**Exercise prompt**
How many lines in the records below contain the string "screen", counting only case-sensitive matches? Reply with the number alone.

**Records for this exercise**
■ ■ ■ ■ ■

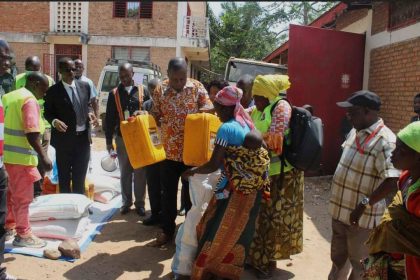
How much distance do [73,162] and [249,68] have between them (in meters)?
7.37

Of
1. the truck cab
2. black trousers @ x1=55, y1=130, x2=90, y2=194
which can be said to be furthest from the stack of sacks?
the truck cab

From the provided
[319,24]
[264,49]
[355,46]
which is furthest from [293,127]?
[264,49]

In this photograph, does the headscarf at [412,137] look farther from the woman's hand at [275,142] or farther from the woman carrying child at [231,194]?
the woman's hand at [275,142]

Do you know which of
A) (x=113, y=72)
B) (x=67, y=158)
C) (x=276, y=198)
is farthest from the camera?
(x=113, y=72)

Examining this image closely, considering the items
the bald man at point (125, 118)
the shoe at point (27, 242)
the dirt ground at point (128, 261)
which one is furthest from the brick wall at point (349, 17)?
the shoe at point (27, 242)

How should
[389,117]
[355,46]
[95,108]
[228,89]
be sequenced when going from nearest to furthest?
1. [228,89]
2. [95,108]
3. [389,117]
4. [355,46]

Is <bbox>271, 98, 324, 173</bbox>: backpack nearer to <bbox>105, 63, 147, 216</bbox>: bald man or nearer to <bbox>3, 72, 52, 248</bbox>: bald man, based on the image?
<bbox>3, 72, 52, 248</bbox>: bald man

■ ■ ■ ■ ■

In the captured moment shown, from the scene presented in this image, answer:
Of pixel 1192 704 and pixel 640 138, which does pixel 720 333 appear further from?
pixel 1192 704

■ ■ ■ ■ ■

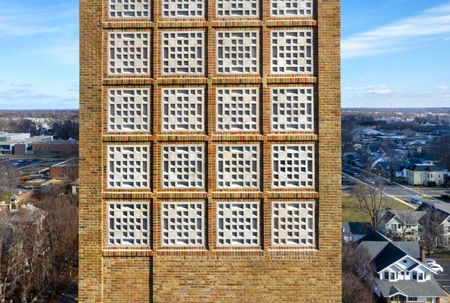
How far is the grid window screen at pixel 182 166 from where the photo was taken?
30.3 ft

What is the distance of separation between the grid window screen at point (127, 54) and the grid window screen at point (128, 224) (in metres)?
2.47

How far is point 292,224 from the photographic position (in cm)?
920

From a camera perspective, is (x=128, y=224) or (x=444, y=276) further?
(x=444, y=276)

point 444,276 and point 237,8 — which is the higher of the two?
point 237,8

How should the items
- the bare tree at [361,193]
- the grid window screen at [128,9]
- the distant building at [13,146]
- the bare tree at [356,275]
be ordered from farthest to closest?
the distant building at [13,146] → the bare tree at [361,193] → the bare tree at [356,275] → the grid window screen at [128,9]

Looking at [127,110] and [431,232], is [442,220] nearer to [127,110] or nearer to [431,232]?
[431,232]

■ ■ ■ ■ ■

**Result of this task**
4